**What the task asks**: Each record that comes next should be output exactly; pictures do not belong in the copy.

**Saved entries**:
[Start of section]

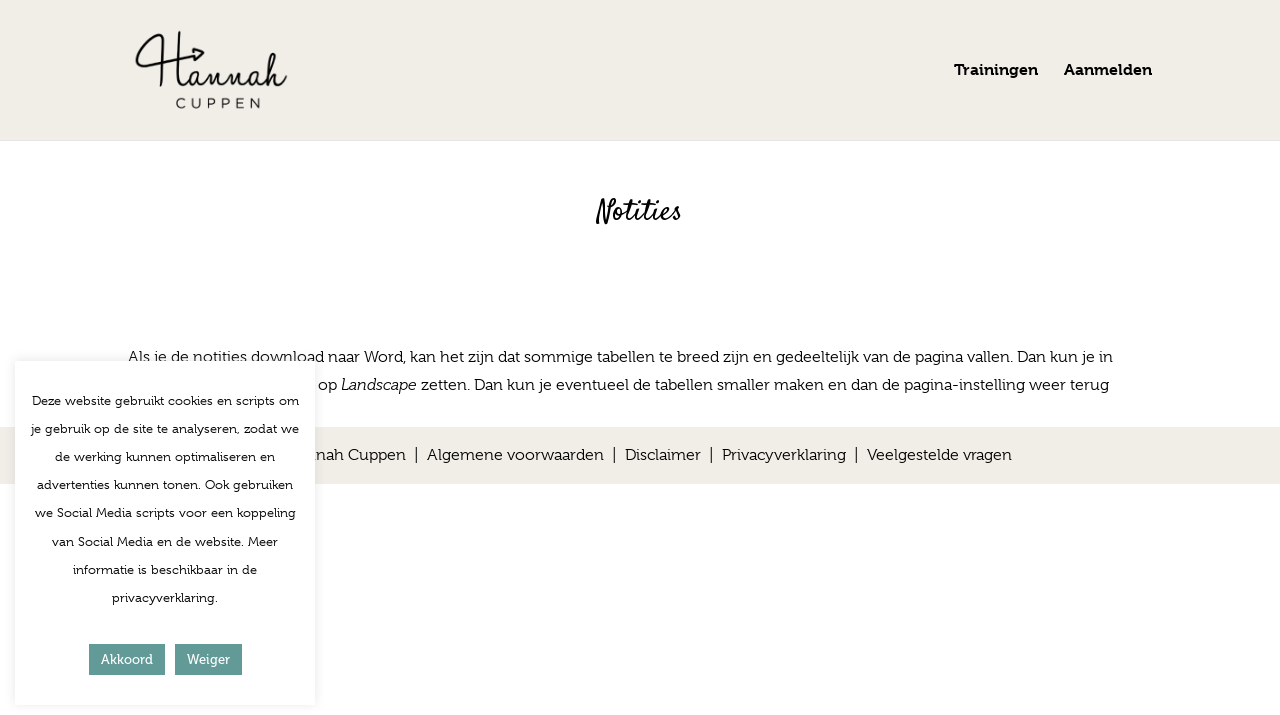

--- FILE ---
content_type: text/plain
request_url: https://www.google-analytics.com/j/collect?v=1&_v=j102&a=1476643529&t=pageview&_s=1&dl=https%3A%2F%2Fhannahcuppen-online.nl%2Fnotities%2F&ul=en-us%40posix&dt=Notities%20%7C%20Hannah%20Cuppen%20online&sr=1280x720&vp=1280x720&_u=aEDAAEABAAAAACAAI~&jid=161992427&gjid=2006137144&cid=1273213605.1768552843&tid=UA-146601656-1&_gid=1997153726.1768552843&_r=1&_slc=1&gtm=45He61e1n81N8ML6RXv812784367za200zd812784367&gcd=13l3l3l3l1l1&dma=0&tag_exp=103116026~103200004~104527907~104528501~104684208~104684211~105391252~115938466~115938468~115985660~117041588&z=1732582878
body_size: -838
content:
2,cG-J52JWK2GYJ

[End of section]

**Exercise response**:
--- FILE ---
content_type: text/plain
request_url: https://www.google-analytics.com/j/collect?v=1&_v=j102&a=1476643529&t=pageview&_s=1&dl=https%3A%2F%2Fhannahcuppen-online.nl%2Fnotities%2F&ul=en-us%40posix&dt=Notities%20%7C%20Hannah%20Cuppen%20online&sr=1280x720&vp=1280x720&_u=aEDAAEABAAAAACAAI~&jid=161992427&gjid=2006137144&cid=1273213605.1768552843&tid=UA-146601656-1&_gid=1997153726.1768552843&_r=1&_slc=1&gtm=45He61e1n81N8ML6RXv812784367za200zd812784367&gcd=13l3l3l3l1l1&dma=0&tag_exp=103116026~103200004~104527907~104528501~104684208~104684211~105391252~115938466~115938468~115985660~117041588&z=1732582878
body_size: -838
content:
2,cG-J52JWK2GYJ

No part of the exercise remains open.